STEFANO

Disconnected. The plane landed, and suddenly my world came down crashing. Everything stopped. Time no longer made sense. It felt calm, peaceful. No pressure, no questions. I was tired, exhausted to emptiness. Yet again, feeling nothing. Disconnected. There was nothing waiting for me behind those doors. Just a big, empty, cold room. I lay down on the floor, motionless for hours. What was even the point? Pushing myself to the limit, trying to fill the void filling my life. Killing myself to fill (feel) those empty pixels, while burning down everything else. Disconnected. Disconnected from everyone, disconnected from myself. Disconnected from my heart, disconnected from my feelings. Disconnected from reality, I abandoned myself. I let go and I let in. And the sadness finally permeated that void. Disconnected. 2023 has been a journey to learn how to disconnect and reconnect. In a journey of healing and patience, learning how to respect myself and my practice. Like learning how to walk for the first time, I learned how to feel. And those feelings finally filled that void. Disconnected. Like technology, I needed a hard reboot. To be forced to face the many things I escaped from all my life. To fall in love again with my practice, this time in a healthy and conscious way. To accept that it's ok to be disconnected if you remain connected to what really matters.

Disconnected (2024) returns to the fragmentation themes that first emerged in Frammenti (2021), but now explores them through the lens of personal crisis and transformation. Where the 2021 collection examined memory as scattered fragments seeking reunion, this work confronts the more difficult reality of feeling disconnected from oneself and the world. Stefano Contiero creates a visual language for emotional numbness, that particular emptiness that follows exhaustion, disappointment, or the overwhelming pressure to perform.

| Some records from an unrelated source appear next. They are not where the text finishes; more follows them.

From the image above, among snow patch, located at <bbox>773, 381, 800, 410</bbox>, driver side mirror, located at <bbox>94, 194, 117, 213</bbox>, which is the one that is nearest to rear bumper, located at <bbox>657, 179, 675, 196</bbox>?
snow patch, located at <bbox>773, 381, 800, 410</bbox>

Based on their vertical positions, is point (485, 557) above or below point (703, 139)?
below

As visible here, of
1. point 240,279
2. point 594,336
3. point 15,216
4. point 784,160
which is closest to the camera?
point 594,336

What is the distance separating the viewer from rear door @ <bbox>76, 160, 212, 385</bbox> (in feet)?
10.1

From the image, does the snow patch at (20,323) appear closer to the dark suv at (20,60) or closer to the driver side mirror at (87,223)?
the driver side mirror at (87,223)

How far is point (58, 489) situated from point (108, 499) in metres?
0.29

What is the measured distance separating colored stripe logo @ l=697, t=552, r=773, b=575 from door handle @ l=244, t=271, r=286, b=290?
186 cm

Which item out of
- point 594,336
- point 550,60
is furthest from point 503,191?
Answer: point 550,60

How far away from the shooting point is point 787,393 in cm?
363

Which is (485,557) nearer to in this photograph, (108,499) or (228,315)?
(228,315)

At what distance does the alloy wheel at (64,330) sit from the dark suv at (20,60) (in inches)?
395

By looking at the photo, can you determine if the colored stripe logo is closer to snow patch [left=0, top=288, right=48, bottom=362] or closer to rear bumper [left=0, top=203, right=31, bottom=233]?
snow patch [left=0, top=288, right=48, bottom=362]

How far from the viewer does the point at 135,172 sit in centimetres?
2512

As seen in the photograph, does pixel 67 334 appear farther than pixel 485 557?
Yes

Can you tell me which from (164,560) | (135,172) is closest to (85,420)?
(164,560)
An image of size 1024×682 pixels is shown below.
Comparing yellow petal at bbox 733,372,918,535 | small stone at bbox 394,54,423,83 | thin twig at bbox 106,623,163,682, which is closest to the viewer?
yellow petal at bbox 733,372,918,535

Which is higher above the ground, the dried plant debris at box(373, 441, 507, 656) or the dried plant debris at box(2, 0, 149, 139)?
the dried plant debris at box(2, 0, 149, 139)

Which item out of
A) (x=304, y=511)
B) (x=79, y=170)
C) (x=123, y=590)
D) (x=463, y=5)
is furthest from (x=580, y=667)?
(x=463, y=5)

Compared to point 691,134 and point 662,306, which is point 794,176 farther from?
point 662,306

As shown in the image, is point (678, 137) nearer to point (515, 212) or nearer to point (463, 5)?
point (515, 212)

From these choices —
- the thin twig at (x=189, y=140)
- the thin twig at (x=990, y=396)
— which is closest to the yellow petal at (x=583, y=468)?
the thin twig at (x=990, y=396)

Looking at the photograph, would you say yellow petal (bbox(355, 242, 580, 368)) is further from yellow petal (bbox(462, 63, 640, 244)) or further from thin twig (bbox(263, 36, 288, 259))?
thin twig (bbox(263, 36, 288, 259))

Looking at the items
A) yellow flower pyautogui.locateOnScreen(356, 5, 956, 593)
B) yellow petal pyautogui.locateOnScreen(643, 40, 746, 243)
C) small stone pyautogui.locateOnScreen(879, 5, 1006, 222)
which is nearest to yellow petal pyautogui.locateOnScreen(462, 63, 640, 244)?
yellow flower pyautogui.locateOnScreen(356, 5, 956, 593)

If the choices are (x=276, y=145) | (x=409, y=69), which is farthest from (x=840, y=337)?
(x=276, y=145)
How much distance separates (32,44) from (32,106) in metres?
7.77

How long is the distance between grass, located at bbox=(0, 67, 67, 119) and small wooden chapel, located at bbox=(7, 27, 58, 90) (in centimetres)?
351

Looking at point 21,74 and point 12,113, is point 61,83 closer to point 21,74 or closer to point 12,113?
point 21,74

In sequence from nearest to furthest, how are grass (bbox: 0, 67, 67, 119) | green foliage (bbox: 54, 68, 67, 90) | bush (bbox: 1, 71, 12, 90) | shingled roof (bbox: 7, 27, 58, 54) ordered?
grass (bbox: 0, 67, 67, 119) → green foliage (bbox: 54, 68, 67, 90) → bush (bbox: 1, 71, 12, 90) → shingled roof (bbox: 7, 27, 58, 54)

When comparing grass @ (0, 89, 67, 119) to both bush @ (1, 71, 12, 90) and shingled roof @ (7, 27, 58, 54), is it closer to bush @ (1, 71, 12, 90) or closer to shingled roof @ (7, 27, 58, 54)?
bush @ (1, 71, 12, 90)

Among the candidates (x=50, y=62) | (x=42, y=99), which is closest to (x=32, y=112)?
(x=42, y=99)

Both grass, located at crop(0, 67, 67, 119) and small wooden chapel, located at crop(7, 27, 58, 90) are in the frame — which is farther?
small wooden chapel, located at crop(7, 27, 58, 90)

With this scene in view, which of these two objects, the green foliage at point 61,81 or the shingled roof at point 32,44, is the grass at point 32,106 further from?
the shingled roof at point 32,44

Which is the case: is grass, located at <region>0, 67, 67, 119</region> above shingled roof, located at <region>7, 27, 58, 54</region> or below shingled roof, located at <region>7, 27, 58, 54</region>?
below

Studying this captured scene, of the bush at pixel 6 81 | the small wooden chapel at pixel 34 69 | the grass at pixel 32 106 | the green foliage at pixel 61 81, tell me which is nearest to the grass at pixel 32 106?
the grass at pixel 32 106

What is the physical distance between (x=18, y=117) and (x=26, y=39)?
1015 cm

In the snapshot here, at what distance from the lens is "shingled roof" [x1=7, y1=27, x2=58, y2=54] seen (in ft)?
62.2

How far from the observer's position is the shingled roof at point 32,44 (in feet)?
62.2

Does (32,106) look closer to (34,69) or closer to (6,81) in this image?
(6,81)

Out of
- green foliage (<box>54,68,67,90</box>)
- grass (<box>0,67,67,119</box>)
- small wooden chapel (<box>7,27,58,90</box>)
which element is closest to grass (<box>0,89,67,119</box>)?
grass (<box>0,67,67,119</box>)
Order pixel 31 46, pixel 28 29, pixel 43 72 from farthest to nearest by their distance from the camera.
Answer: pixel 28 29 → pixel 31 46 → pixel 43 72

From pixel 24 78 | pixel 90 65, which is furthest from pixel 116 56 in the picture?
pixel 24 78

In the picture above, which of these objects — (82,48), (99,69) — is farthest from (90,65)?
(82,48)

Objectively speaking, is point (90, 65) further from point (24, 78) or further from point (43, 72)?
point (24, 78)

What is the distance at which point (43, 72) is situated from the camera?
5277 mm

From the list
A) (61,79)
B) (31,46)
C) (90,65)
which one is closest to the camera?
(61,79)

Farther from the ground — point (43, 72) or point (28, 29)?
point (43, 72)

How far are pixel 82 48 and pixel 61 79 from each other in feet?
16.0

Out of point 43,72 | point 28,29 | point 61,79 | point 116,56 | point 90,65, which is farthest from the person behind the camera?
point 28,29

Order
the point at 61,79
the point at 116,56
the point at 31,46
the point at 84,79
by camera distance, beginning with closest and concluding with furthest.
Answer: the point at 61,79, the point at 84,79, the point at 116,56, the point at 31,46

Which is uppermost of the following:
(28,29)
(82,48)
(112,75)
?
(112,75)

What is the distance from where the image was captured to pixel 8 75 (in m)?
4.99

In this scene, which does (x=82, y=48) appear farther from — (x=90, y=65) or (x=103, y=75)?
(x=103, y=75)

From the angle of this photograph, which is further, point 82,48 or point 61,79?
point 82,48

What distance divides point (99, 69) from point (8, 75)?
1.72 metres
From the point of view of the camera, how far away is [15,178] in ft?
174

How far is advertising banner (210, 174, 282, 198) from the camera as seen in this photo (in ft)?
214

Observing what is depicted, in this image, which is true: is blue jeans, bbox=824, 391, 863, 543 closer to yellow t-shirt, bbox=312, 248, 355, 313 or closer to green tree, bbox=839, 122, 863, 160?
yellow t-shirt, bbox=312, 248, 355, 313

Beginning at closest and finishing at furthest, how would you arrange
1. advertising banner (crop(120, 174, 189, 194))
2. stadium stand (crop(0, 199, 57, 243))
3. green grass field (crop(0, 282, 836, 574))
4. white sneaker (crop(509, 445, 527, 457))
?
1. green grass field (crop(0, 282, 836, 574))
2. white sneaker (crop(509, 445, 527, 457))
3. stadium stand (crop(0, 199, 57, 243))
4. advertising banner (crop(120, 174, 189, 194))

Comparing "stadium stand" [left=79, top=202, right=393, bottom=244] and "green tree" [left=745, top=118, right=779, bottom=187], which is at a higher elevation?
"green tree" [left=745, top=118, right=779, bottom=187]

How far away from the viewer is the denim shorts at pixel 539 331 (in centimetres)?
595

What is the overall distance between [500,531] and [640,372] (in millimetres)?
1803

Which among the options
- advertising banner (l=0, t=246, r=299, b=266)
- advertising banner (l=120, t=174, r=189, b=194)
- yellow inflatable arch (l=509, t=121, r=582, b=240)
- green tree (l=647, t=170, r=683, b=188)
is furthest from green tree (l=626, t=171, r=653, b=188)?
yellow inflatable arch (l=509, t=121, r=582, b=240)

These fragmented compositions reflect this internal state through scattered geometric forms that appear to have lost their organizing principles, echoing psychological theories of dissociation where aspects of identity become temporarily fragmented as protective mechanisms. Sharp planes drift across grainy textured fields, their vibrant colors creating paradoxical energy within isolation. These fragments connect to Kandinsky’s pioneering exploration of inner spiritual states through abstract geometry, while also recalling the postwar abstraction of Art Informel, where artists like Wols confronted dislocation through scattered, unruly forms. Unlike the systematic approach of Frammenti (2021), these shapes drift without clear organizing rules, finding themselves adrift in digital space like aspects of self seeking reconnection after trauma.

Created in collaboration with Unit London in January 2024, the collection emerges from a period of personal reckoning that the artist describes as needing “a hard reboot.” The scattered forms become metaphors for the pieces of self that must be gathered, examined, and consciously reconnected. Each of the ten outputs presents a different configuration of disconnection (some more chaotic, others finding tentative patterns), all suggesting that fragmentation can be a necessary step toward authentic wholeness.

What makes Disconnected particularly powerful is its honest confrontation with creative and personal struggle. Where Tensione (2020) explored suffering as catalyst for transformation, this work confronts the more complex reality of emotional numbness and the need for conscious reconnection. The collection positions crisis not as dramatic breakthrough but as necessary pause, acknowledging that sometimes we must become strangers to ourselves before we can truly come home.